Passage to read:
■ ■ ■ ■

• Prosecco Loaded Worker Bees

    Date posted: August 1, 2013 Author: mauri
    Opening Night at artMRKT Hamptons Art Fair. Image courtesy of artMRKT Hamptons.

    There were forty galleries that participated at artMRKT.  From New York, to Beverly Hills, to St. Petersburg they all migrated to a singular billowing white tent with one collective goal in mind: to sell.

    I walk in a little unsteadily. The tent hums with activity. I feel as if I have just entered a hive—a highly chaotic, yet innately systemized heterogeneous structure. Each gallery is a single honeycomb, and within each of these chambers lies a hampered, assiduous little bee. Some of them nestle into their cells. Their delicate wings arch back, as their forelegs rest upon sleek white desks. The others, who don’t appear as self-satisfied, dart around the peripheries of their designated cubicles; their antennas begin to twitch if you appear just a little too interested. The space is permeated with a continuous buzz, and before I can help it I’m buzzing too.

■ ■ ■ ■

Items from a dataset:
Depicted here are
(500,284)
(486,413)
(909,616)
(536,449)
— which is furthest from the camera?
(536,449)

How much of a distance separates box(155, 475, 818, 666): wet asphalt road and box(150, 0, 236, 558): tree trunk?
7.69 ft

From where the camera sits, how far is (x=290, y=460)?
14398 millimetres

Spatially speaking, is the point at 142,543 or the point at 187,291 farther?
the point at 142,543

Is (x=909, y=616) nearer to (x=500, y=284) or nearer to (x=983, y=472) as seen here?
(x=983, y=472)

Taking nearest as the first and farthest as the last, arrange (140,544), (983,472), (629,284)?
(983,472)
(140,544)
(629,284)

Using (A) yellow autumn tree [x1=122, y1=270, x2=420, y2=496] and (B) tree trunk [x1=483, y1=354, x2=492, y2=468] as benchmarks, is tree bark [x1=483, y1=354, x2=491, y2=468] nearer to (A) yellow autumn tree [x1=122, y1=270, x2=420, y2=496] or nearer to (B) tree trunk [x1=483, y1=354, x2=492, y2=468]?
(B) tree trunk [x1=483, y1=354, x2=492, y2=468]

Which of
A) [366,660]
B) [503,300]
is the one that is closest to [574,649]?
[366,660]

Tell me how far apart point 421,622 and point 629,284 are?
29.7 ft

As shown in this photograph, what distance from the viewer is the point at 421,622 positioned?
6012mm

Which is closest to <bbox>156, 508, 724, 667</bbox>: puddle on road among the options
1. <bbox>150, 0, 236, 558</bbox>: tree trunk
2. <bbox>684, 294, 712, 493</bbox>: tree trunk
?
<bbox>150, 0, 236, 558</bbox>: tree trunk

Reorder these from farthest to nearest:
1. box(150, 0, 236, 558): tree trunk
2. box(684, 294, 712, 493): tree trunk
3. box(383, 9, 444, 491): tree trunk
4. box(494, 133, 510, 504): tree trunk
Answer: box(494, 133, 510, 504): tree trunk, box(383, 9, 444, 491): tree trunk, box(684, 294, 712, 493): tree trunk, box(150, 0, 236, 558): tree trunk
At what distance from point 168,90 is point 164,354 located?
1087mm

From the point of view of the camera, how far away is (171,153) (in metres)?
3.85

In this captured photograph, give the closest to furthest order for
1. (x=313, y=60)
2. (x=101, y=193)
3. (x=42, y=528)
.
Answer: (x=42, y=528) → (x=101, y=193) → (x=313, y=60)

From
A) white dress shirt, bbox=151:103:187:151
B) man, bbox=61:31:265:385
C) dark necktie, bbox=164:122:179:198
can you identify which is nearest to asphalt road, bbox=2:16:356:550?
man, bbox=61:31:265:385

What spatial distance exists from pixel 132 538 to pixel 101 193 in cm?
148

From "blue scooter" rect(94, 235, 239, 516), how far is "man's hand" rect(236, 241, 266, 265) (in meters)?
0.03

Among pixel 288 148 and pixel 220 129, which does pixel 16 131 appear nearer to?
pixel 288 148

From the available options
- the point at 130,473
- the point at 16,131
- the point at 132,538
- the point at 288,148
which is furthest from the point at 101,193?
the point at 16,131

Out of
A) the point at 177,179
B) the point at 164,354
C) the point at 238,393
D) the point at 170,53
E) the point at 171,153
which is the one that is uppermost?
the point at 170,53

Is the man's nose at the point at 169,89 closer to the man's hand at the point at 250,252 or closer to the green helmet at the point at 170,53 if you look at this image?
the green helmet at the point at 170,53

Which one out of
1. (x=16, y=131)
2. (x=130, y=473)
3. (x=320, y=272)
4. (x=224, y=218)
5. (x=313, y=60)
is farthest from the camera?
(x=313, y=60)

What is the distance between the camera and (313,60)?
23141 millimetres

■ ■ ■ ■

To do:
a - Answer these from the passage about artMRKT Hamptons:
(i) How many galleries took part in artMRKT?
(ii) On what date was the piece posted?
(iii) In the hive comparison, what is each gallery likened to?
b - Update the passage about artMRKT Hamptons between "Date posted: August" and "mind: to sell.", inclusive, with "forty" changed to "fifty".
c - Take the passage about artMRKT Hamptons further, writing on from its final sentence.
The material after the passage about artMRKT Hamptons is separate from it.

Answers in order:
a -
(i) Forty.
(ii) August 1, 2013.
(iii) A single honeycomb.

b -
Date posted: August 1, 2013 Author: mauri
    Opening Night at artMRKT Hamptons Art Fair. Image courtesy of artMRKT Hamptons.

    There were fifty galleries that participated at artMRKT.  From New York, to Beverly Hills, to St. Petersburg they all migrated to a singular billowing white tent with one collective goal in mind: to sell.

c -
    One relatively young artist attracted my attention. A Philippines native, Miguel Libarnes uses his mixed media objects as surfaces that engage and address the evidential dichotomy between his very catholic upbringing, and his self-proclaimed queerness.  Vessel, which was amalgamated with Fuchs Projects at artMRKT this year, quite obviously illustrates this duplicitous ethos. Libarnes employees a lenticular print method, which produces images that appear to have depth—therefore transforming the two dimensional spatial limits of the photograph into a three dimensional object. Two different images are spliced and then rearranged on a substrate. Libarnes interlaces images taken from vintage 1970’s gay pornographic magazines and vintage photographs of archetypal catholic sanctuaries.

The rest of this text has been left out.